'Too raw for film at this time': Kiwi producer quits mosque movie

Prime Minister Jacinda Ardern: “While there are many stories that should be told at some point, I...
Prime Minister Jacinda Ardern: “While there are many stories that should be told at some point, I don’t consider mine to be one of them". Photo: ODT files
A Kiwi producer involved in the controversial Christchurch terror attack film has pulled out of the project, accepting it is "too raw".

Philippa Campbell has today announced she has withdrawn from the team working on They Are Us, the proposed movie about the aftermath of the Christchurch mosque attacks which took place two years ago.

She said she "deeply regrets" the shock and hurt the announcement of the film had led to throughout Aotearoa New Zealand.

"I've listened to the concerns raised over recent days and I have heard the strength of people's views. I now agree that the events of March 15, 2019 are too raw for film at this time and do not wish to be involved with a project that is causing such distress.

"When I was approached to work on the film I was moved by the filmmakers' vision to pay respect to the victims, their families, and those who assisted them.

"This was reinforced by research interviews undertaken by producer Ayman Jamal with members of the Muslim community in Christchurch. I also hoped that telling the story of swift gun control action might resonate in America and other countries that have struggled to create political consensus to control guns.

☆ ☆ ☆ ☆ ☆ ☆ ☆

> GIVEN TASK
Extend the news report on Philippa Campbell's withdrawal from the Christchurch mosque attack film, starting right after its final sentence.

> RAW DATA
☆ ☆ ☆ ☆ ☆ ☆ ☆

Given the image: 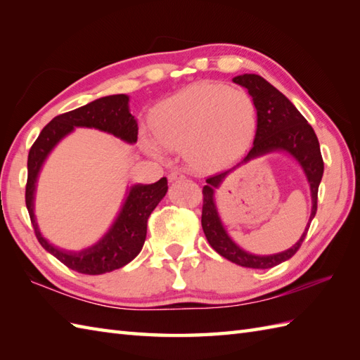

☆ ☆ ☆ ☆ ☆ ☆ ☆

> RESULT OF THE EXERCISE
"I deeply regret the shock and hurt the announcement of the film has caused throughout Aotearoa New Zealand."

Campbell said the announcement was focused on film business, and did not take enough account of the political and human context of the story.

"It's the complexity of that context I've been reflecting on that has led me to this decision."

Film producer Philippa Campbell. Photo: RNZ
Film producer Philippa Campbell. Photo: RNZ

Earlier Prime Minister Jacinda Ardern spoke out about Hollywood’s plans to make the movie, saying it felt “very soon and very raw”.

Ardern said she only found out about the plans for the movie hours before the announcement was made.

“I have no involvement or no knowledge,” she told TVNZ this morning.

“It feels very soon and very raw for New Zealand.

“While there are many stories that should be told at some point, I don’t consider mine to be one of them. They are community stories and family stories.

“It’s not for me to tell people what they can and cannot do in the film making community.”

While she had not spoken with the filmmakers, she was sure they had heard her view.

Her comments follows public calls for the shutdown of the movie, amid growing pressure from the Muslim community for her to publicly denounce it.

The movie is said to have “blindsided” the Muslim community, which is still grieving from the attacks.

According to the announcement, Australian actress Rose Byrne has been cast to play the “inspiring” role of  Ardern.


Christchurch Mayor Lianne Dalziel says plans for the film are a travesty.

Ms Dalziel said there was incredible respect for the Prime Minister's response, but while it was a story, it was not the main story.

‘‘I have to say that I’m absolutely appalled at this sense of entitlement from FilmNation to even think they could be telling a story, let alone this story, which is certainly not the story of what happened here.’’

The city was still reeling from the attacks, she said.

‘‘I’m just so outraged that they even think that this is an appropriate thing to do.

‘‘I’ve read people online saying this is too soon. It’s never going to be right. It’s not a story.’’

Dalziel said did not know where the movie would be filmed but its crews would not be welcome in Christchurch.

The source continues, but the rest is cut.